:: TASK TO COMPLETE ::
All of the data below should be output exactly as given.

:: INFORMATION GIVEN ::

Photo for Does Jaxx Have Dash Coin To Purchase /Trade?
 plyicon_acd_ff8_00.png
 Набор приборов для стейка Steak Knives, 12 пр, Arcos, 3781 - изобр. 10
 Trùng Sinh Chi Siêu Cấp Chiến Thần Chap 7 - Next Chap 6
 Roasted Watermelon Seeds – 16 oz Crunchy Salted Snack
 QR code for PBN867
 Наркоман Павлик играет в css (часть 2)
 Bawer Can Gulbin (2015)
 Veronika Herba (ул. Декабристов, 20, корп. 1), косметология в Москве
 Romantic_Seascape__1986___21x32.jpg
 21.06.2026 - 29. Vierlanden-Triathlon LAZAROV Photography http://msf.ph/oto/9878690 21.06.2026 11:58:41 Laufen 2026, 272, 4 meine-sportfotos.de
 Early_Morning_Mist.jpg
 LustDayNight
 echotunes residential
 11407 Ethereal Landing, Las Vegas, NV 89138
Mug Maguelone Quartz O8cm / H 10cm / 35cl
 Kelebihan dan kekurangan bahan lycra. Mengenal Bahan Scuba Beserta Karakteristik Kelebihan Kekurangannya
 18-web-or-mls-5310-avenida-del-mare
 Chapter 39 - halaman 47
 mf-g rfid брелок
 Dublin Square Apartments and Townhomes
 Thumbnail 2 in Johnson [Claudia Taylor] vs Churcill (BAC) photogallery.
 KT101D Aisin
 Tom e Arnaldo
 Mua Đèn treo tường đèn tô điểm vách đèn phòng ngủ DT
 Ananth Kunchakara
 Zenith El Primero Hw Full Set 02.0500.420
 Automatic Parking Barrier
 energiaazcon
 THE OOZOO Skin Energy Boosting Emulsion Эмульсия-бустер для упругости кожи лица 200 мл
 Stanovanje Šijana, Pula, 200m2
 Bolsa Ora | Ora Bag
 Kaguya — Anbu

:: SOLUTION TO THE EXERCISE ::
Photo for Does Jaxx Have Dash Coin To Purchase /Trade?
 plyicon_acd_ff8_00.png
 Набор приборов для стейка Steak Knives, 12 пр, Arcos, 3781 - изобр. 10
 Trùng Sinh Chi Siêu Cấp Chiến Thần Chap 7 - Next Chap 6
 Roasted Watermelon Seeds – 16 oz Crunchy Salted Snack
 QR code for PBN867
 Наркоман Павлик играет в css (часть 2)
 Bawer Can Gulbin (2015)
 Veronika Herba (ул. Декабристов, 20, корп. 1), косметология в Москве
 Romantic_Seascape__1986___21x32.jpg
 21.06.2026 - 29. Vierlanden-Triathlon LAZAROV Photography http://msf.ph/oto/9878690 21.06.2026 11:58:41 Laufen 2026, 272, 4 meine-sportfotos.de
 Early_Morning_Mist.jpg
 LustDayNight
 echotunes residential
 11407 Ethereal Landing, Las Vegas, NV 89138
Mug Maguelone Quartz O8cm / H 10cm / 35cl
 Kelebihan dan kekurangan bahan lycra. Mengenal Bahan Scuba Beserta Karakteristik Kelebihan Kekurangannya
 18-web-or-mls-5310-avenida-del-mare
 Chapter 39 - halaman 47
 mf-g rfid брелок
 Dublin Square Apartments and Townhomes
 Thumbnail 2 in Johnson [Claudia Taylor] vs Churcill (BAC) photogallery.
 KT101D Aisin
 Tom e Arnaldo
 Mua Đèn treo tường đèn tô điểm vách đèn phòng ngủ DT
 Ananth Kunchakara
 Zenith El Primero Hw Full Set 02.0500.420
 Automatic Parking Barrier
 energiaazcon
 THE OOZOO Skin Energy Boosting Emulsion Эмульсия-бустер для упругости кожи лица 200 мл
 Stanovanje Šijana, Pula, 200m2
 Bolsa Ora | Ora Bag
 Kaguya — Anbu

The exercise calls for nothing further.